## Exercise details
Edit the listing below by replacing every instance of "car's windscreen" with "car's windshield" and leaving everything else unchanged.

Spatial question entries
● ● ● ●

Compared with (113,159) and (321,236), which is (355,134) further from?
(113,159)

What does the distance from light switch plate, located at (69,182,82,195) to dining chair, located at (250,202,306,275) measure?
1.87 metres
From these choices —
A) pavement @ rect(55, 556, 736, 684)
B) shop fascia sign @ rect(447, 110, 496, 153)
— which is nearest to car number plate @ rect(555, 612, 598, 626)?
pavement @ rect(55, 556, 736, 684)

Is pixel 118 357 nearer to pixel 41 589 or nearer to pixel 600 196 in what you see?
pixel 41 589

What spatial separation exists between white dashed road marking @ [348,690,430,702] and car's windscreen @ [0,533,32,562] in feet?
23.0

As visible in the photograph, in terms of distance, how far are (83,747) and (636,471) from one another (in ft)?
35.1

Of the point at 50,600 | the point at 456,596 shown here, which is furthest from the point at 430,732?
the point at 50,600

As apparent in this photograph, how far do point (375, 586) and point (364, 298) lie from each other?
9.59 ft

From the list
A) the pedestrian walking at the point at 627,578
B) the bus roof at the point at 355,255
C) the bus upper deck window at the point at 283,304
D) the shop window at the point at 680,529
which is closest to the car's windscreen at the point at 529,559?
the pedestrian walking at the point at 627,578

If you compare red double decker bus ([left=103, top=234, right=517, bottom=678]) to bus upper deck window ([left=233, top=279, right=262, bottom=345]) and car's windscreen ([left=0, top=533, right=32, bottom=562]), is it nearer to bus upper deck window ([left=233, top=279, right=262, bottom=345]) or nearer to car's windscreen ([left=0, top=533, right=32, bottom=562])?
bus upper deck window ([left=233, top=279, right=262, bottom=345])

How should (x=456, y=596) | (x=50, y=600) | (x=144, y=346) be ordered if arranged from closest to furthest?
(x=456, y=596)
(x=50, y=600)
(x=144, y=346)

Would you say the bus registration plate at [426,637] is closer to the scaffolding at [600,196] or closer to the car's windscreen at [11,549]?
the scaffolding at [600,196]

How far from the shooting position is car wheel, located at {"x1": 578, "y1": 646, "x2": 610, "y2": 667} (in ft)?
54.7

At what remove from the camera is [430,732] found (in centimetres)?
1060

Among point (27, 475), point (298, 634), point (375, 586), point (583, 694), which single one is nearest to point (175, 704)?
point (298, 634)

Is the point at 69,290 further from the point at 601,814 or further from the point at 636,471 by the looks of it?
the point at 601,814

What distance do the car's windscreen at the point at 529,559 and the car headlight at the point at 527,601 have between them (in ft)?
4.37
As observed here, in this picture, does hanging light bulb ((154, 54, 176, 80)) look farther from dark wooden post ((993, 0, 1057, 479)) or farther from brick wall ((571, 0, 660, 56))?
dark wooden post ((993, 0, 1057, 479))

● ● ● ●

## Exercise result
Compared with (113,159) and (321,236), which is (355,134) further from?
(113,159)

What does the distance from light switch plate, located at (69,182,82,195) to dining chair, located at (250,202,306,275) measure?
1.87 metres
From these choices —
A) pavement @ rect(55, 556, 736, 684)
B) shop fascia sign @ rect(447, 110, 496, 153)
— which is nearest to car number plate @ rect(555, 612, 598, 626)?
pavement @ rect(55, 556, 736, 684)

Is pixel 118 357 nearer to pixel 41 589 or nearer to pixel 600 196 in what you see?
pixel 41 589

What spatial separation exists between white dashed road marking @ [348,690,430,702] and car's windshield @ [0,533,32,562] in feet?
23.0

As visible in the photograph, in terms of distance, how far are (83,747) and (636,471) from one another (in ft)?
35.1

Of the point at 50,600 | the point at 456,596 shown here, which is furthest from the point at 430,732?
the point at 50,600

As apparent in this photograph, how far do point (375, 586) and point (364, 298) lie from each other?
9.59 ft

From the list
A) the pedestrian walking at the point at 627,578
B) the bus roof at the point at 355,255
C) the bus upper deck window at the point at 283,304
D) the shop window at the point at 680,529
which is closest to the car's windshield at the point at 529,559?
the pedestrian walking at the point at 627,578

If you compare red double decker bus ([left=103, top=234, right=517, bottom=678]) to bus upper deck window ([left=233, top=279, right=262, bottom=345]) and car's windshield ([left=0, top=533, right=32, bottom=562]), is it nearer to bus upper deck window ([left=233, top=279, right=262, bottom=345]) or nearer to car's windshield ([left=0, top=533, right=32, bottom=562])?
bus upper deck window ([left=233, top=279, right=262, bottom=345])

How should (x=456, y=596) | (x=50, y=600) | (x=144, y=346) be ordered if arranged from closest to furthest?
(x=456, y=596)
(x=50, y=600)
(x=144, y=346)

Would you say the bus registration plate at [426,637] is closer to the scaffolding at [600,196] or closer to the car's windshield at [11,549]?
the scaffolding at [600,196]

How far from the shooting position is car wheel, located at {"x1": 578, "y1": 646, "x2": 610, "y2": 667} (in ft)?
54.7

At what remove from the camera is [430,732] found (in centimetres)?
1060

Among point (27, 475), point (298, 634), point (375, 586), point (583, 694), which single one is nearest to point (175, 704)?
point (298, 634)

Is the point at 69,290 further from the point at 601,814 or further from the point at 636,471 by the looks of it?
the point at 601,814

What distance do the car's windshield at the point at 529,559 and the car headlight at the point at 527,601 have between them (in ft)?
4.37
As observed here, in this picture, does hanging light bulb ((154, 54, 176, 80)) look farther from dark wooden post ((993, 0, 1057, 479)) or farther from brick wall ((571, 0, 660, 56))?
dark wooden post ((993, 0, 1057, 479))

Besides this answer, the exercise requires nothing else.